Valentin is already on the 40-man roster so the team would not have to lose a player to keep him, but doing that would cost the young player the development opportunity that would come with regular at-bats in Triple A.

"I'm not opposed to starting that way if he wins the job and that's how we open," Klentak said of Valentin. "If we concluded after a few weeks that playing time just isn't there and we need to send him back down and get somebody else up, we can do that. That's the beauty of roster flexibility and having players on the big-league club with options. We can make those decisions in real time throughout the year."

So let's move on to the bullpen.

Five spots are set with Jeanmar Gomez, Hector Neris, Edubray Ramos, Joaquin Benoit and Pat Neshek.

It's likely that the team will go with seven relievers. That means there are two open spots with three candidates -- Adam Morgan, Joely Rodriguez and Luis Garica -- still standing.
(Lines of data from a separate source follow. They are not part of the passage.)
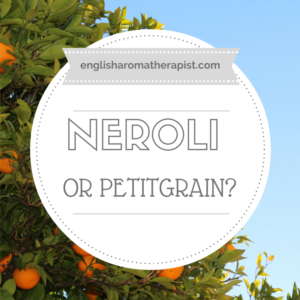 Neroli or Petitgrain essential oil?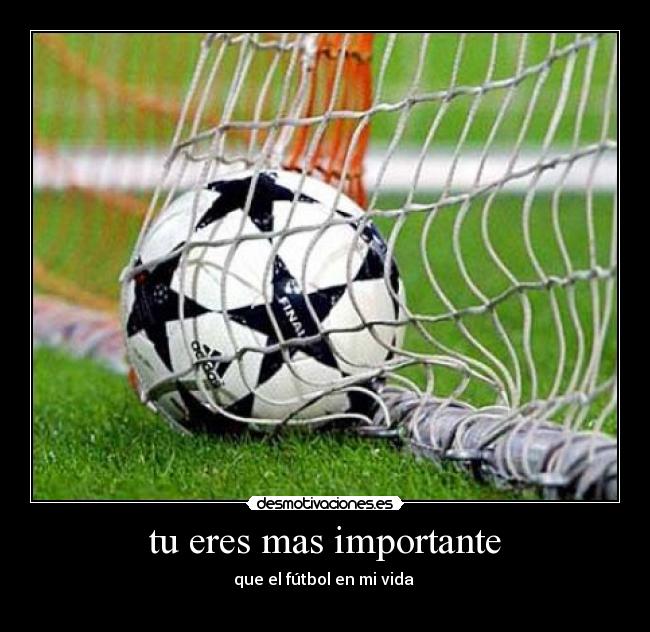 tu eres mas importante - que el fútbol en mi vida
♥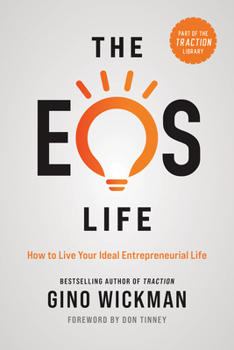 Hardcover The EOS Life: How to Live Your Ideal Entrepreneurial Life Book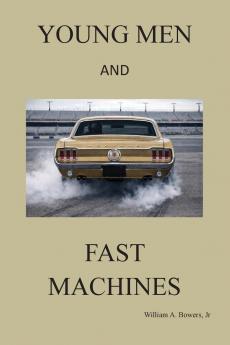 Young Men and Fast Machines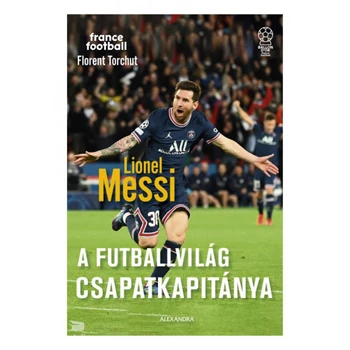 Lionel Messi- A futballvilág csapatkapitánya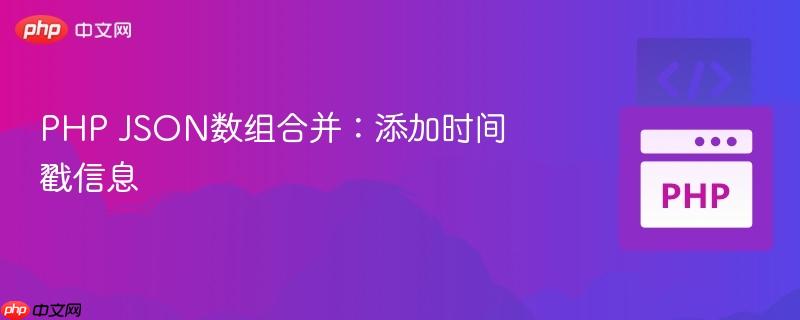 PHP JSON数组合并：添加时间戳信息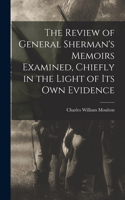 Review of General Sherman's Memoirs Examined, Chiefly in the Light of its Own Evidence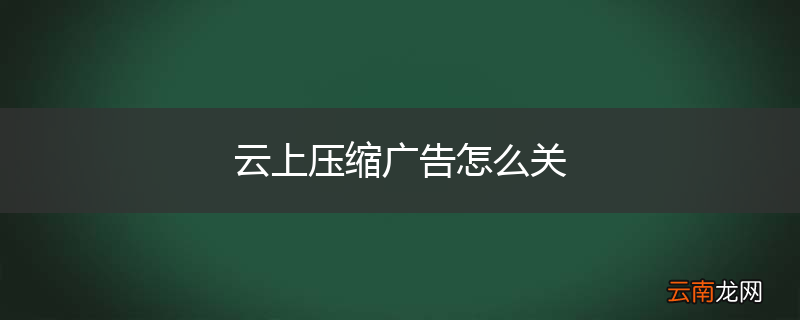 云上压缩广告怎么关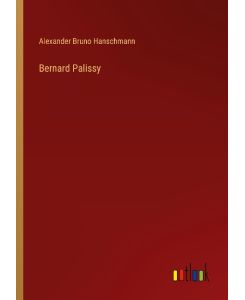 Bernard Palissy - Alexander Bruno Hanschmann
All three are on the 40-man roster, so that makes the personnel mechanics a little easier. 

The team probably needs a long reliever and Morgan profiles as that guy.

Rodriguez and Garcia are both scheduled to pitch in separate games on Wednesday, so their performances will be worth watching, though Klentak said not all roster decisions are based on spring performance. 
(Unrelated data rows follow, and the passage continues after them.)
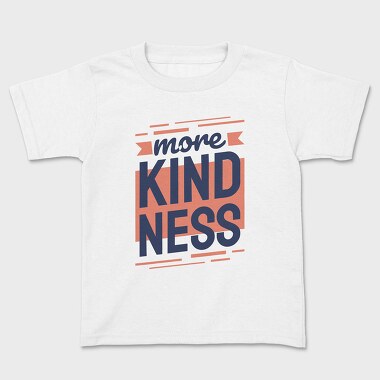 More Kindness, Детска Тениска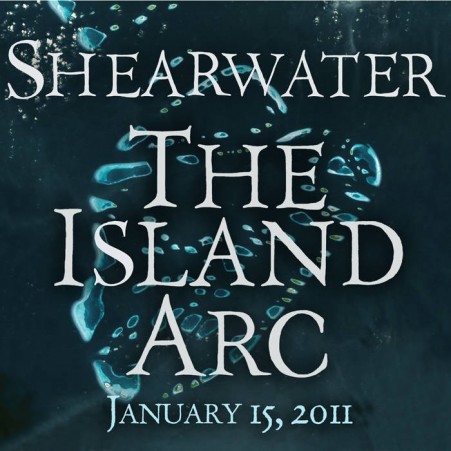 Album Shearwater - Excerpts from The Island Arc Live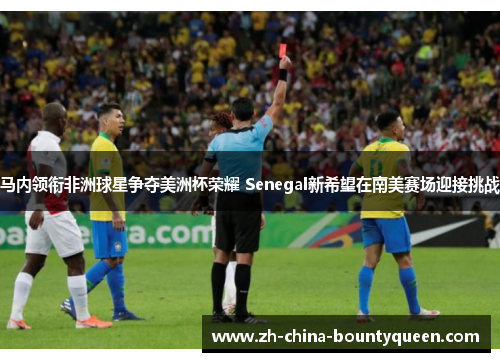 马内领衔非洲球星争夺美洲杯荣耀 Senegal新希望在南美赛场迎接挑战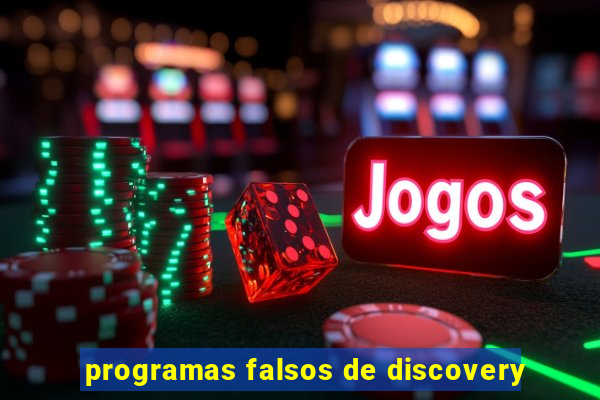 programas falsos de discovery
Garcia has had a number of chances in the majors the last four seasons. He has recently added a splitter and team officials are intrigued by that, so he has remained in the mix.

There is a slim chance the team could carry all three of these relievers and go with an eight-man bullpen and a short bench, but that would be tough to do in the National League. When the decisions are made, look for a five-man bench and a seven-man bullpen.

But, remember, things can change quickly on a 25-man roster once the season begins. Ender Inciarte was on the Phillies' opening-day roster in 2013 and gone a day later. Cedric Hunter was there last year and gone two weeks later.

"We have to make sure we're disciplined to the notion that the end of spring training is not a finish line," Klentak said. "The end of spring training is the starting line for a long major-league season. Whatever we can do to preserve as many assets and players and different possibilities as we can, we need to factor that in as we're making out our opening-day roster."